The phase 2 part of the trial (dose expansion) is evaluating the safety, tolerability and preliminary activity of ifinatamab deruxtecan in patients with squamous NSCLC, metastatic CRPC or ESCC.

The dose escalation part of the trial is evaluating dose-limiting toxicity and safety. The dose expansion part of the trial is evaluating ORR, DOR, disease control rate, PFS, OS and safety. Pharmacokinetic endpoints, exploratory biomarker and immunogenicity endpoints also will be assessed.

Patient enrollment in the ESCC and squamous NSCLC cohorts of the dose expansion part of the trial remains underway in Asia and North America. For more information, please visit ClinicalTrials.gov.

About Small Cell Lung Cancer
Lung cancer is the second most common cancer and the leading cause of cancer-related deaths worldwide.1 The two main types of lung cancer include NSCLC, which represents more than 80 to 85% of all cases, and SCLC, which comprises about 15% of cases.2 The five-year survival rate is only 3% for patients diagnosed with advanced SCLC.5

About B7-H3
B7-H3 is a transmembrane protein that belongs to the B7 family, which also includes PD-L1.6 B7-H3 is overexpressed in a wide range of cancer types, including lung, prostate and esophageal, and its overexpression has been shown to correlate with poor prognosis in some cancers, making B7-H3 a promising therapeutic target.2,4,7,8,9,10 There are no B7-H3 directed medicines approved for the treatment of any cancer.

About Ifinatamab Deruxtecan
Ifinatamab deruxtecan (I-DXd) is an investigational potential first-in-class B7-H3 directed ADC. Designed using Daiichi Sankyo’s proprietary DXd ADC technology, ifinatamab deruxtecan is comprised of a humanized anti-B7-H3 IgG1 monoclonal antibody attached to a number of topoisomerase I inhibitor payloads (an exatecan derivative, DXd) via tetrapeptide-based cleavable linkers.

Ifinatamab deruxtecan is being evaluated in a global development program, which includes IDeate-01, a phase 2 monotherapy trial in patients with previously treated extensive-stage SCLC, and a phase 1/2 first-in-human trial in collaboration with Sarah Cannon Research Institute.

About the DXd ADC Portfolio of Daiichi Sankyo
The DXd ADC portfolio of Daiichi Sankyo currently consists of six ADCs in clinical development across multiple types of cancer. ENHERTU, a HER2 directed ADC, and datopotamab deruxtecan (Dato-DXd), a TROP2 directed ADC, are being jointly developed and commercialized globally with AstraZeneca. Four additional Daiichi Sankyo DXd ADCs include patritumab deruxtecan (HER3-DXd), a HER3 directed ADC, ifinatamab deruxtecan (I-DXd; DS-7300), a B7-H3 directed ADC, raludotatug deruxtecan (R-DXd; DS-6000), a CDH6 directed ADC, and DS-3939, a TA-MUC1 directed ADC.
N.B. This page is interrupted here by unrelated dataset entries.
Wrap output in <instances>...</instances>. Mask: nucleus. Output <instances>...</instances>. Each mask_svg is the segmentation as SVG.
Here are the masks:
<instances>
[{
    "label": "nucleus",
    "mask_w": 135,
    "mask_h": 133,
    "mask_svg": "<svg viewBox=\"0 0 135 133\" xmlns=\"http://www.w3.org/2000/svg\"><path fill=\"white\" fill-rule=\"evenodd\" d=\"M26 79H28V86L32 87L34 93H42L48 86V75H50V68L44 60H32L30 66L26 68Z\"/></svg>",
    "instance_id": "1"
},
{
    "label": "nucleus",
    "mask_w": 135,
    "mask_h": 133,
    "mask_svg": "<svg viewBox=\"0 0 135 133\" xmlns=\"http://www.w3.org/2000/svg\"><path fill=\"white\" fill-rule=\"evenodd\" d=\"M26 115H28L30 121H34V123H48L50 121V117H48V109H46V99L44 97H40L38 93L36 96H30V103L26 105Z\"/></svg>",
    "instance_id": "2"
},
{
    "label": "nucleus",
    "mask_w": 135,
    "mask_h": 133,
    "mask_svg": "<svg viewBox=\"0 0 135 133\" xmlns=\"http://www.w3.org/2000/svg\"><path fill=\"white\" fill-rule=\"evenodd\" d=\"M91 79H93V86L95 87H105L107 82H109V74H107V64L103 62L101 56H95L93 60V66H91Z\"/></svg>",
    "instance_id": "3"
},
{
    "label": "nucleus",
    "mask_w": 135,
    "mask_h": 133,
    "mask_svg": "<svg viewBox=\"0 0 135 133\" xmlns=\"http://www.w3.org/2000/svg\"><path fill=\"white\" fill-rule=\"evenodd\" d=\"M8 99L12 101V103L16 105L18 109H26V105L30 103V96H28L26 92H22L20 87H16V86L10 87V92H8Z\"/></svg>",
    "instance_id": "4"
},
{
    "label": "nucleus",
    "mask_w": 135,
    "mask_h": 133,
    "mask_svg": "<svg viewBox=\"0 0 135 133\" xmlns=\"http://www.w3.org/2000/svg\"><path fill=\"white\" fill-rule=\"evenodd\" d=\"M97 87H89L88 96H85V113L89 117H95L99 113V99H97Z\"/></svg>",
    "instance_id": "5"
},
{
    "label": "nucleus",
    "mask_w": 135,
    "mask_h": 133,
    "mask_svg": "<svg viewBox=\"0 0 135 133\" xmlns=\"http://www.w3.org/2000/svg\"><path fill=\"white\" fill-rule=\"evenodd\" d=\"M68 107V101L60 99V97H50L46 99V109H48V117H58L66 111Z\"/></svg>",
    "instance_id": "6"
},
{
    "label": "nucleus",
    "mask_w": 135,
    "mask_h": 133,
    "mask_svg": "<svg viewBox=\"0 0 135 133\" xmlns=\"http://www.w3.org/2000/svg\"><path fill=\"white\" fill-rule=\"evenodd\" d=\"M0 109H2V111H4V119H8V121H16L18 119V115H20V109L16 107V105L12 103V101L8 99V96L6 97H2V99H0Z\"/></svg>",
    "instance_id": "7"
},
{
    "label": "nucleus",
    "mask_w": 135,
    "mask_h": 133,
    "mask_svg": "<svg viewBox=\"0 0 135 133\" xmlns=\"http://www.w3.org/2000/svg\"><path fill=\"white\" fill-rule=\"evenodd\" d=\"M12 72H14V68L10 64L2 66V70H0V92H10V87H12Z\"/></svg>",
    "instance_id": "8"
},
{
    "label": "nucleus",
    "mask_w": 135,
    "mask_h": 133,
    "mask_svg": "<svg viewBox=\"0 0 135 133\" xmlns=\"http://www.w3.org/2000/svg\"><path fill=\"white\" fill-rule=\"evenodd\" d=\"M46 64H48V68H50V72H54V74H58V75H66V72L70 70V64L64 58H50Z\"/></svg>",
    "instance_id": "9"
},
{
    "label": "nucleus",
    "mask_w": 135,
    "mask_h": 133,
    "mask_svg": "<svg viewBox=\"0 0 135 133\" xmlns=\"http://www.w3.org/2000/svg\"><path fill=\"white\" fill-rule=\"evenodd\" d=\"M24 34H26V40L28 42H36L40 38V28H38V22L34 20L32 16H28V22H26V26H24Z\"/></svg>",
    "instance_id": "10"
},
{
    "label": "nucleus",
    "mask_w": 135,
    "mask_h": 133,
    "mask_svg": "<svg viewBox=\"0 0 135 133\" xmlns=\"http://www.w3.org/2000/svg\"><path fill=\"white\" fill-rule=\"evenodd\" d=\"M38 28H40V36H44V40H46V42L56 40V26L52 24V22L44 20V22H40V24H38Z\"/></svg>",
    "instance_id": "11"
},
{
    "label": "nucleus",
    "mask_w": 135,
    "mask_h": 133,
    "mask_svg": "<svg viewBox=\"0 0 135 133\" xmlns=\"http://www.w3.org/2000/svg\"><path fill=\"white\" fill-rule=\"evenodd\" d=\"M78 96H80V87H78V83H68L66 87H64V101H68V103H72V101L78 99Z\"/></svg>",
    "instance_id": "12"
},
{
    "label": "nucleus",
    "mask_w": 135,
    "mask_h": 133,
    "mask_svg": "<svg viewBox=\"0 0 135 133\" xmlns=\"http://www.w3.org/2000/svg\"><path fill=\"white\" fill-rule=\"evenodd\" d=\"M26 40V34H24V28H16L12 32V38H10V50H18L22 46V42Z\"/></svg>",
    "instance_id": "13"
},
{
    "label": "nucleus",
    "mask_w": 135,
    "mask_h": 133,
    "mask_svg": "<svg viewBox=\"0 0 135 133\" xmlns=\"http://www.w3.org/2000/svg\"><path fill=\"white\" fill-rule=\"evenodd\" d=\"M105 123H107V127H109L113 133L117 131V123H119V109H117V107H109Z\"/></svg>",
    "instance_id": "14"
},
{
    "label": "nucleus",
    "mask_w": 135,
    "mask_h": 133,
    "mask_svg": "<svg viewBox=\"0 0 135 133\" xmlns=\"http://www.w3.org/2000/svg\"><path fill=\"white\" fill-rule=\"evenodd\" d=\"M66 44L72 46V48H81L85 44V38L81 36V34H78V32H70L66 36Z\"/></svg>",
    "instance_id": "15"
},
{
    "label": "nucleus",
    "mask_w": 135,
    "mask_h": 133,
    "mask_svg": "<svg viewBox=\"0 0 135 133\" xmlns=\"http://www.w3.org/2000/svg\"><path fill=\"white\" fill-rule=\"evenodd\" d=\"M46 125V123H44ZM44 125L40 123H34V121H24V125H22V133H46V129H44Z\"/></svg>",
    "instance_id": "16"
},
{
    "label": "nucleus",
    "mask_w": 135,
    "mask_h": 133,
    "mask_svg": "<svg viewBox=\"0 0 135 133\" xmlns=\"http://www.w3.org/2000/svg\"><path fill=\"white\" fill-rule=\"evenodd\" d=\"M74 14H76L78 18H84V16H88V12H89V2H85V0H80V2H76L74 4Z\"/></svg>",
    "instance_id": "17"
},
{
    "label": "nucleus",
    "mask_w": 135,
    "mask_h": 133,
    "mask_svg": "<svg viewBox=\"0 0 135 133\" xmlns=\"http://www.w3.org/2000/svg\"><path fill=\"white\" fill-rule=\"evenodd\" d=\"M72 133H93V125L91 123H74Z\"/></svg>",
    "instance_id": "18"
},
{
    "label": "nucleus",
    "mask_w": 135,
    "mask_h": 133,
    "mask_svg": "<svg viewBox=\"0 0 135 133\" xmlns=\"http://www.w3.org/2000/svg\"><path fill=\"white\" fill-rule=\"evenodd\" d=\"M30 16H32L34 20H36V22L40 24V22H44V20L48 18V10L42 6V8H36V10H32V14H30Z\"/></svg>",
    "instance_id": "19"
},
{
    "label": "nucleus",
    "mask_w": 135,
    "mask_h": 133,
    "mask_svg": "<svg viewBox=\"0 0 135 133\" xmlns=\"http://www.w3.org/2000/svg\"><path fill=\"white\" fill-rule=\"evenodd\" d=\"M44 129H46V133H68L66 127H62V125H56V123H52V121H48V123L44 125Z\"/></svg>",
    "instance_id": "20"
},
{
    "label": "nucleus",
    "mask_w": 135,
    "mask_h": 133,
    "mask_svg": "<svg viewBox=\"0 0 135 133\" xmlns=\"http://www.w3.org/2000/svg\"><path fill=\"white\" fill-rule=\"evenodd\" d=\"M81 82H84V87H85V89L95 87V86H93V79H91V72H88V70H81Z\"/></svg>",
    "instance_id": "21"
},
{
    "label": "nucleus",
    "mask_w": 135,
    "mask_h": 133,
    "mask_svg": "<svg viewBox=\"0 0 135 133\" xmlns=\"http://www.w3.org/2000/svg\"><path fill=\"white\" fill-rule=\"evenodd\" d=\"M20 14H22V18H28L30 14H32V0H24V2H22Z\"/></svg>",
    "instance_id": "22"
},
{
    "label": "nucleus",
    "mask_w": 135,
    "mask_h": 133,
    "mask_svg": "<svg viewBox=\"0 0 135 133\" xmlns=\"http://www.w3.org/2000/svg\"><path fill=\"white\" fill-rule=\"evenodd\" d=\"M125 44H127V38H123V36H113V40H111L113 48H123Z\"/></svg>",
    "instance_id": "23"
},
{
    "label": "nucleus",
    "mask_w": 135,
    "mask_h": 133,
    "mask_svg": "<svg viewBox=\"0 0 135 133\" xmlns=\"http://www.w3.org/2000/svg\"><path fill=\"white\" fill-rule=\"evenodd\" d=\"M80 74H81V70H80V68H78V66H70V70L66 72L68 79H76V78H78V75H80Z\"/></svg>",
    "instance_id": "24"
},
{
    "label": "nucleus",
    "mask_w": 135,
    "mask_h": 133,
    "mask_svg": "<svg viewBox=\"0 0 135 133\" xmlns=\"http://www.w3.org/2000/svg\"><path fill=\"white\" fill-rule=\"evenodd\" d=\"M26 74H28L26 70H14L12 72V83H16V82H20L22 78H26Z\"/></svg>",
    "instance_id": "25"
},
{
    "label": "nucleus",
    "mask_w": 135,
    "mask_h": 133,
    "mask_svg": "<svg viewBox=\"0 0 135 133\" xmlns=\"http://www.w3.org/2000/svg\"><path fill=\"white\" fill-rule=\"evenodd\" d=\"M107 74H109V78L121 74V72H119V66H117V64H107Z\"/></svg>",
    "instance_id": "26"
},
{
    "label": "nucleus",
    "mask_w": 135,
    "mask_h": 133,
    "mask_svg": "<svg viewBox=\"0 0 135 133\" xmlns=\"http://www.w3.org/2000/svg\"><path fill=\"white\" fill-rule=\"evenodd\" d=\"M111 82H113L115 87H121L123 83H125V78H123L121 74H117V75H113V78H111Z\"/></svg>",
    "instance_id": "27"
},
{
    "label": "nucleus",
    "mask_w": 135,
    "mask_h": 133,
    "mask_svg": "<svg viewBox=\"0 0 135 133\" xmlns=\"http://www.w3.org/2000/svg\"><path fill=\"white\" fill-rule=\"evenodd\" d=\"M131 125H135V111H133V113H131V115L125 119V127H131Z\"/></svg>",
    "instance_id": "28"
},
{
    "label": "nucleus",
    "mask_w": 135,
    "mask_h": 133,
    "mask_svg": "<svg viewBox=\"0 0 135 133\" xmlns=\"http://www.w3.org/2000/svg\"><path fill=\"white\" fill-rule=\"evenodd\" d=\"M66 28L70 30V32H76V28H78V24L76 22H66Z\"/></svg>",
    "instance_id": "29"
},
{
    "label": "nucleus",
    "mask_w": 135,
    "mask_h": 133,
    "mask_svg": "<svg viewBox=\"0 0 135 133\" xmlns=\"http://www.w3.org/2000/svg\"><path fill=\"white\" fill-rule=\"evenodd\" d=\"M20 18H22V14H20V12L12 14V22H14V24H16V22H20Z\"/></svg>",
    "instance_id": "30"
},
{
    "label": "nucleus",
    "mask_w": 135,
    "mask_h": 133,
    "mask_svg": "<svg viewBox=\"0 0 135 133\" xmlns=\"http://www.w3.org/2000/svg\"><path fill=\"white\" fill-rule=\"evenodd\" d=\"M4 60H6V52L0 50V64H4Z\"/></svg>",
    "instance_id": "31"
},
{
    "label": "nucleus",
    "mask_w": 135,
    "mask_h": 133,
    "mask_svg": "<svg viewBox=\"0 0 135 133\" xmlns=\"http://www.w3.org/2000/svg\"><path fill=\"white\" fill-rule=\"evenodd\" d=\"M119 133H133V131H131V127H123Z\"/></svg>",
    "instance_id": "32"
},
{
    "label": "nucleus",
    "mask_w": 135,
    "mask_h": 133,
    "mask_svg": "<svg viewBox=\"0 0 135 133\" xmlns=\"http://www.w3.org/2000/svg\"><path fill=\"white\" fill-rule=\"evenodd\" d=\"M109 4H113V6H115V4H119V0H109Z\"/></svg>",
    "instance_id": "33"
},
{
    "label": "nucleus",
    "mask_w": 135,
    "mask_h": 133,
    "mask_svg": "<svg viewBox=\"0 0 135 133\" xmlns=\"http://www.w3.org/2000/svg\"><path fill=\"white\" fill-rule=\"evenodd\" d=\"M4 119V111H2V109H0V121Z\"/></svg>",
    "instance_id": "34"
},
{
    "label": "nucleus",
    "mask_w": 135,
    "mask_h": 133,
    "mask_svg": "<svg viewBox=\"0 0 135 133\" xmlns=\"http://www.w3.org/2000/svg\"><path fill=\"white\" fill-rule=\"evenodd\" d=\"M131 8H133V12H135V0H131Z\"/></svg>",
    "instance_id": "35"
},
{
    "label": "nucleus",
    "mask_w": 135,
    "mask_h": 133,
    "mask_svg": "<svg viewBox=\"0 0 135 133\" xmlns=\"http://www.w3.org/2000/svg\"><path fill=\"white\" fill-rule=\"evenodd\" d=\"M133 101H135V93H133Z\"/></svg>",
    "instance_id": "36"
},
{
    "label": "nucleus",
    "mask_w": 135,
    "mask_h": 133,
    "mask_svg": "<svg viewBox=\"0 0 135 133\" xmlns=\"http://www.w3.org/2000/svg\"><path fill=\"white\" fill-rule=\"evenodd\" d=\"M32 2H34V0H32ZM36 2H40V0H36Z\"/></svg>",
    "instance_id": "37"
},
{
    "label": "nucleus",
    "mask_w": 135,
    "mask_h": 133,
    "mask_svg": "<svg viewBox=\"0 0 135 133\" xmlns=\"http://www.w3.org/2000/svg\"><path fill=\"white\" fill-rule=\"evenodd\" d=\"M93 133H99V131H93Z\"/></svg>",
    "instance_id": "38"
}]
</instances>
Designed using Daiichi Sankyo’s proprietary DXd ADC technology to target and deliver a cytotoxic payload inside cancer cells that express a specific cell surface antigen, each ADC consists of a monoclonal antibody attached to a number of topoisomerase I inhibitor payloads (an exatecan derivative, DXd) via tetrapeptide-based cleavable linkers.

Datopotamab deruxtecan, ifinatamab deruxtecan, patritumab deruxtecan, raludotatug deruxtecan and DS-3939 are investigational medicines that have not been approved for any indication in any country. Safety and efficacy have not been established.